🤖 AI Summary
This paper addresses the challenge of strong coupling among appearance, geometry, and illumination in image-based material replacement. We propose an illumination- and geometry-aware end-to-end material transfer method that requires no UV mapping, 3D reconstruction, or manual annotations—only a flat material image and the input scene image. Our approach synthesizes photorealistic material appearances consistent with scene lighting, shadows, and viewpoint. The key innovation is the first integration of illumination and geometric priors into a diffusion model: we fine-tune Stable Diffusion on synthetically generated material–scene pairs to implicitly encode geometric and illumination constraints in the latent space. The method is fully unsupervised, eliminating reliance on text prompts or explicit 3D parameters. Quantitative evaluation shows >12% improvement in PSNR/SSIM over state-of-the-art methods on both synthetic and real-world images. Moreover, it enables zero-shot transfer of arbitrary materials while preserving high scene consistency qualitatively.
📝 Abstract
We present MatSwap, a method to transfer materials to designated surfaces in an image photorealistically. Such a task is non-trivial due to the large entanglement of material appearance, geometry, and lighting in a photograph. In the literature, material editing methods typically rely on either cumbersome text engineering or extensive manual annotations requiring artist knowledge and 3D scene properties that are impractical to obtain.

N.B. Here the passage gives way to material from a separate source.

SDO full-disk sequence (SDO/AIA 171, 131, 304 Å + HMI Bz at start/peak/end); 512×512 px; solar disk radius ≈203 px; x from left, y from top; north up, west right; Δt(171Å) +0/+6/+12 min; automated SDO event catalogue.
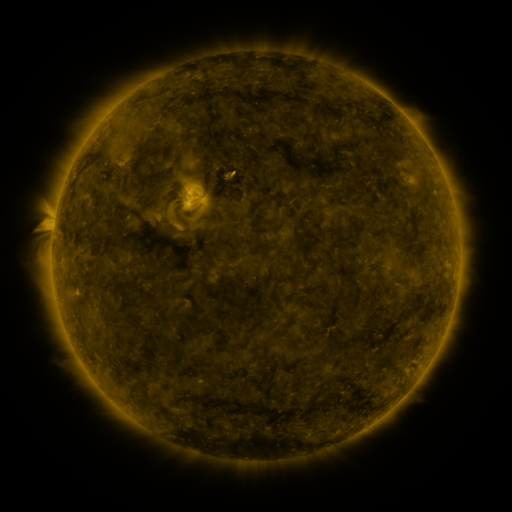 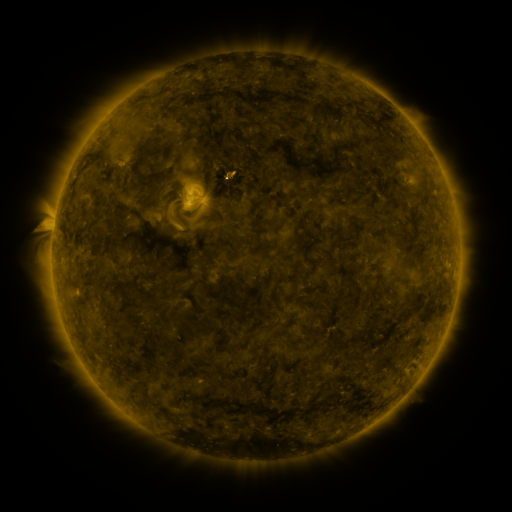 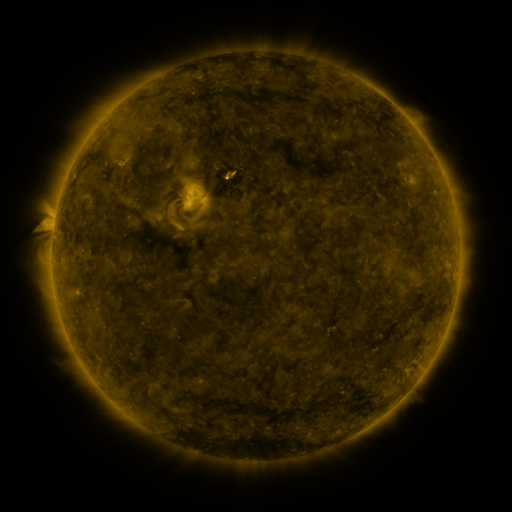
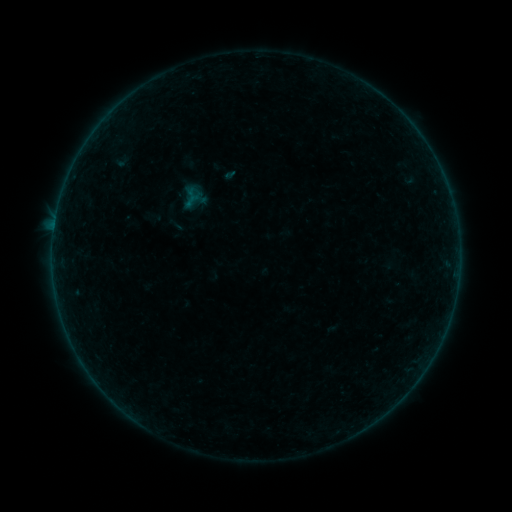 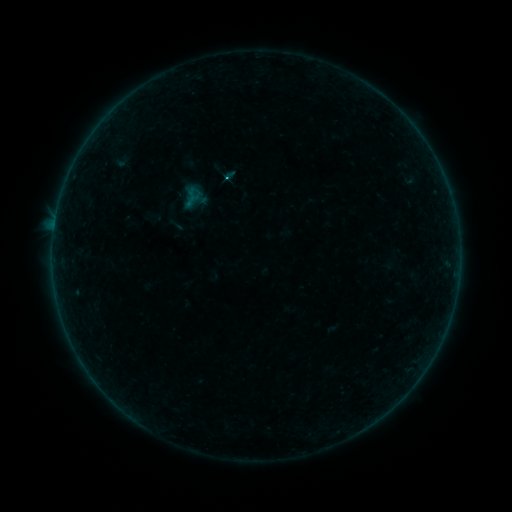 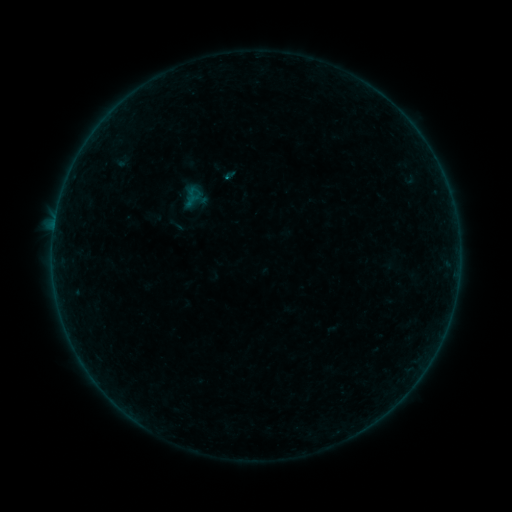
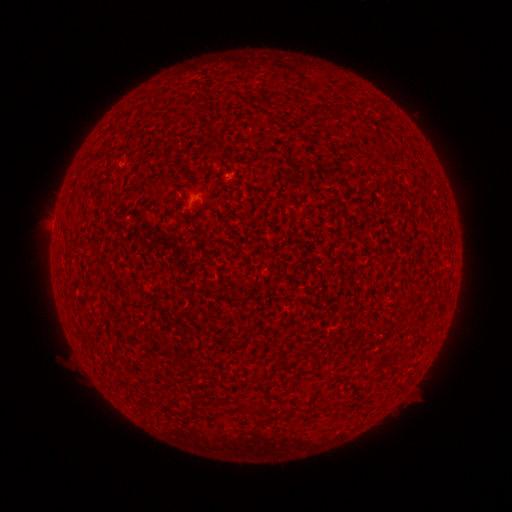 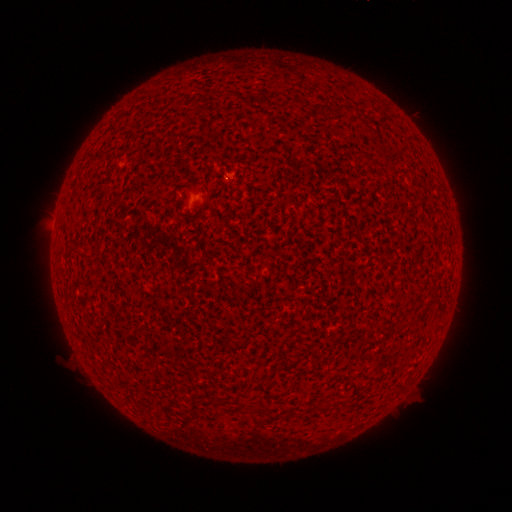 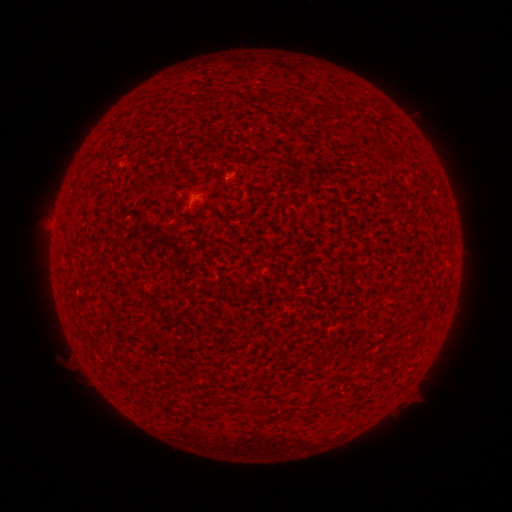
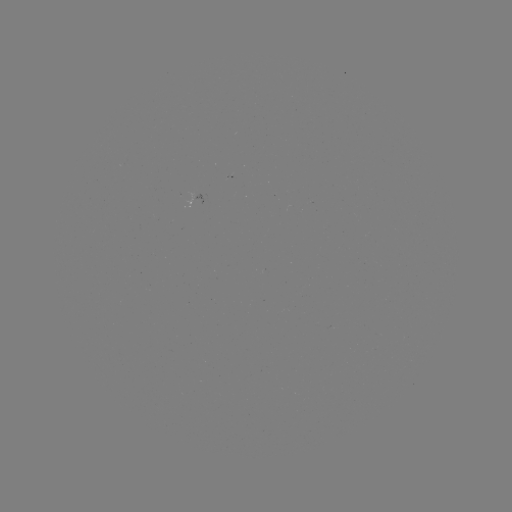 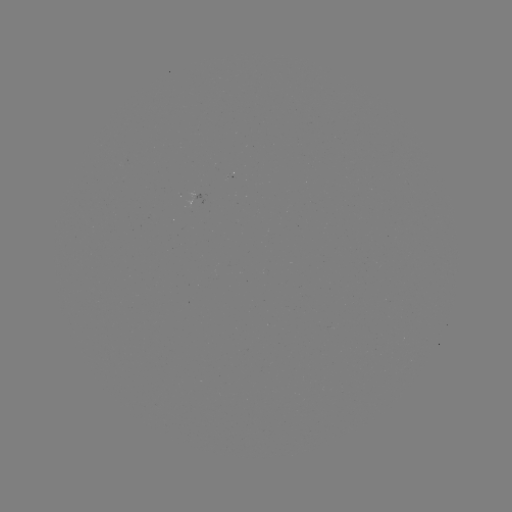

In contrast, we propose to directly learn the relationship between the input material -- as observed on a flat surface -- and its appearance within the scene, without the need for explicit UV mapping. To achieve this, we rely on a custom light- and geometry-aware diffusion model. We fine-tune a large-scale pre-trained text-to-image model for material transfer using our synthetic dataset, preserving its strong priors to ensure effective generalization to real images. As a result, our method seamlessly integrates a desired material into the target location in the photograph while retaining the identity of the scene. We evaluate our method on synthetic and real images and show that it compares favorably to recent work both qualitatively and quantitatively. We will release our code and data upon publication.